COMMENTARY

Pertussis Vaccines: Is There a 'Best'?

William T. Basco, Jr., MD, MS

Disclosures

September 17, 2013

Comparative Effectiveness of Acellular Versus Whole-Cell Pertussis Vaccines in Teenagers

Klein NP, Bartlett J, Fireman B, Rowhani-Rahbar A, Baxter R
Pediatrics. 2013;131:e1716-e1722

Study Summary

During the 1990s, the United States gradually moved from administering the whole-cell pertussis vaccine (DTwP) to using exclusively the acellular pertussis vaccine (DTaP). It has become apparent, however, that waning immunity provided by the DTaP vaccine requires booster vaccinations. Currently, patients 11 years of age or older should receive a pertussis booster with a vaccine that contains a reduced amount of acellular component (Tdap).

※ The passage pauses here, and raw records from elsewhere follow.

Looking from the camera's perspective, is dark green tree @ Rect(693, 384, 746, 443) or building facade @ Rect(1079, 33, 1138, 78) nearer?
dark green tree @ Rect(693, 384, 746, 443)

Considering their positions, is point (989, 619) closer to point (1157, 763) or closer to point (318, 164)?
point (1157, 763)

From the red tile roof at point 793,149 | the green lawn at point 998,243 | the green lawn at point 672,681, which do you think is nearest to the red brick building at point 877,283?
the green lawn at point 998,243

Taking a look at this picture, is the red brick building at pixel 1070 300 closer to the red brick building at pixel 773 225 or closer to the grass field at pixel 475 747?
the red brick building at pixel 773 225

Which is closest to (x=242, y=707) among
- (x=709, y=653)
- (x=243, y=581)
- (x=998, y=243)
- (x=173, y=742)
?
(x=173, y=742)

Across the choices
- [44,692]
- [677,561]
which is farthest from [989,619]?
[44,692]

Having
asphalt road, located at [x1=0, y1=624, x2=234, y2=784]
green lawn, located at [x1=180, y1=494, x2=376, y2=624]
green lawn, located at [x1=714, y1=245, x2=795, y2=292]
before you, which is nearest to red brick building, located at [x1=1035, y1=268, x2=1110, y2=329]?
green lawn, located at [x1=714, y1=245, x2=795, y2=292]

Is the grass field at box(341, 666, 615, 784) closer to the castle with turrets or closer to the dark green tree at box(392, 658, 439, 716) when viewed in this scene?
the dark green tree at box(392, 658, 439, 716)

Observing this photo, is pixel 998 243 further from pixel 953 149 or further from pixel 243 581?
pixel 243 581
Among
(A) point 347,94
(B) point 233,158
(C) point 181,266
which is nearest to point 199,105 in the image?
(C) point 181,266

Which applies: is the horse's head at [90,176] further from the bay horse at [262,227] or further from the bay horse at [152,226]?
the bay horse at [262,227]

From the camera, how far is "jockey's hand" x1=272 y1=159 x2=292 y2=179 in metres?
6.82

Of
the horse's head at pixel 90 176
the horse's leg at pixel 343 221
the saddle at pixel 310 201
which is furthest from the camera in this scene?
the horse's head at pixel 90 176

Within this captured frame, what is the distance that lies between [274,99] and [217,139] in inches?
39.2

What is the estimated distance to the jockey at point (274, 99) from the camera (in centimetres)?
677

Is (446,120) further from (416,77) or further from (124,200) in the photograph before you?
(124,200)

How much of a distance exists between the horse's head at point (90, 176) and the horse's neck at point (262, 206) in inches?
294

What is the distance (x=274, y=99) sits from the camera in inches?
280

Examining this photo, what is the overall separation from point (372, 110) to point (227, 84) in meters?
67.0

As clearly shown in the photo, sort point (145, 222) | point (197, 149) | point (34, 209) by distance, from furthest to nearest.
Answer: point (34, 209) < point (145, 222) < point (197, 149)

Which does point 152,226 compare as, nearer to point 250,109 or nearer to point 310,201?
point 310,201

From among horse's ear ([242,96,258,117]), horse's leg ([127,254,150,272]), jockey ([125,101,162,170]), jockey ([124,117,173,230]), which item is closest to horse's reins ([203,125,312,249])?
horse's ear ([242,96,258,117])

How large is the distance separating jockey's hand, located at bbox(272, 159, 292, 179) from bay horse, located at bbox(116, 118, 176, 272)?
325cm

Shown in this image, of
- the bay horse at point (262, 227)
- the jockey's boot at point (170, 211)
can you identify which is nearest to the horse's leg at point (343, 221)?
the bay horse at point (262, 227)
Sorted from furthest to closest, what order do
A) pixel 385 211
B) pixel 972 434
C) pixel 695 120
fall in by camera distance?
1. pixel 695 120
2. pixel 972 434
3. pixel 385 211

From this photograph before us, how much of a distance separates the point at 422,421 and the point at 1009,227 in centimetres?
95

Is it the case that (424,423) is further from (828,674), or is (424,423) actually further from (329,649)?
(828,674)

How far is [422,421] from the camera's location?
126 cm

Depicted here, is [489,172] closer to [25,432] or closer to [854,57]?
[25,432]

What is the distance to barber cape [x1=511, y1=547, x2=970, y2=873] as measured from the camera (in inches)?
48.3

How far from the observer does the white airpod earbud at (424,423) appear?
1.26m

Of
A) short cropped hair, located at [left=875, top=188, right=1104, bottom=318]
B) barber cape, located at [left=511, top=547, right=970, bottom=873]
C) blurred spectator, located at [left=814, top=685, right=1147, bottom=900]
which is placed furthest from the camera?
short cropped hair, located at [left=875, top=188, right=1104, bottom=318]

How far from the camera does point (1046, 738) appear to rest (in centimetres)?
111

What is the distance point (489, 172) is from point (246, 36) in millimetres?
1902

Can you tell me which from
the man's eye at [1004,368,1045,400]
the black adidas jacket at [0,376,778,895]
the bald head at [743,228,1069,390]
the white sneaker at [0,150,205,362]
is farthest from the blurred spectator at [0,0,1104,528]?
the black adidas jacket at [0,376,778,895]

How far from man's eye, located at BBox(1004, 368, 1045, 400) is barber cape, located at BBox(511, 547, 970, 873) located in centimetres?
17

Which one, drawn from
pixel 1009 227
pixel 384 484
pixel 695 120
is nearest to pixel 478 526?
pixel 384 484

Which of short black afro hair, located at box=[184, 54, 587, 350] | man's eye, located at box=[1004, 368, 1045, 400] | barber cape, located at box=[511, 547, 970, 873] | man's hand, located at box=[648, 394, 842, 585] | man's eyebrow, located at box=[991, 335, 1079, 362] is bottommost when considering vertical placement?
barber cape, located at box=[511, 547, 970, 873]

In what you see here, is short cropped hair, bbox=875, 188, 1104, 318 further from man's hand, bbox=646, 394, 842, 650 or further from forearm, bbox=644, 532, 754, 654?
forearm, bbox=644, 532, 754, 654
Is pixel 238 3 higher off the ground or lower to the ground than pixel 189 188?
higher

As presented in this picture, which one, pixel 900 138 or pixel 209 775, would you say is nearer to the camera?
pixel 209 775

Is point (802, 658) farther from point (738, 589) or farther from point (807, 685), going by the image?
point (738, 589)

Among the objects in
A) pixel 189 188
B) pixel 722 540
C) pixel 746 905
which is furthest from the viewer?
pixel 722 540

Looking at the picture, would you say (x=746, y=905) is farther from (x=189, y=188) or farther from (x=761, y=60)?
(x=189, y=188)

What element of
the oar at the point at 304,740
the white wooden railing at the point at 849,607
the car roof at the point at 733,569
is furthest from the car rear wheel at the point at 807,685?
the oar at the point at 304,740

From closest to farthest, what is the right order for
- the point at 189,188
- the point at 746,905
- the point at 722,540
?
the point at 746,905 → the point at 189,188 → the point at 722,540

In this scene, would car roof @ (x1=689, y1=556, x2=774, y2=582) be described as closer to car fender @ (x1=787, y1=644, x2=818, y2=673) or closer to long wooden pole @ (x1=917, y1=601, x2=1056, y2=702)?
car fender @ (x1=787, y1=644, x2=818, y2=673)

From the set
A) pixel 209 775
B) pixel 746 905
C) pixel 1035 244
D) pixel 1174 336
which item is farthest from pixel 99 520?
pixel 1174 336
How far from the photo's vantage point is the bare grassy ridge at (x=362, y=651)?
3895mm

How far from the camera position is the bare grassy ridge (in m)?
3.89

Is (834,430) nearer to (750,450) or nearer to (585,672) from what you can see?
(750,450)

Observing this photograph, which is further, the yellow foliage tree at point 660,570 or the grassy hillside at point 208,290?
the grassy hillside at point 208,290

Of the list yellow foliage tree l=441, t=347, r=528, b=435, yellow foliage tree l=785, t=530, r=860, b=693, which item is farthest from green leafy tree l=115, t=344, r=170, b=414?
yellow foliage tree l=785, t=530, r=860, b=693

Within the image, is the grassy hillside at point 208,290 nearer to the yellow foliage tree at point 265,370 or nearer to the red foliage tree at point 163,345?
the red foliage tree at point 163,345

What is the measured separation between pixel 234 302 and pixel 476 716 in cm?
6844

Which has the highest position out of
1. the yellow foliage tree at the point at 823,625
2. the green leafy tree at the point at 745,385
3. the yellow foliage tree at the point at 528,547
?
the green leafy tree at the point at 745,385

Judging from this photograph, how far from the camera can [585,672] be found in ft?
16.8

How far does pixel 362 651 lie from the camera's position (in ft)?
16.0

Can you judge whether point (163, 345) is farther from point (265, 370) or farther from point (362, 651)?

This article reports the outcomes of patients seen at Kaiser Permanente in Northern California to evaluate how adolescents fared during a large pertussis outbreak in 2010-2011. The study included data from 49 clinics and 19 hospitals. By 1999, all children in the healthcare system were receiving all 5 childhood doses of pertussis vaccine as DTaP. The researchers completed a case-control study, grouping children according to which pertussis vaccine they received during the first 2 years of life. They included children who received all whole-cell-containing vaccine, a mixture of whole-cell and acellular vaccines, as well as children who had received only acellular vaccine. Pertussis cases were detected by polymerase chain reaction (PCR). Two matched control groups were used: children tested for pertussis during the same time period but who were PCR-negative for pertussis, and children from the broader clinic population who were not necessarily tested for pertussis. The investigators also assessed whether the receipt of the booster vaccine in adolescence had a mediating effect on the risk of being PCR-positive.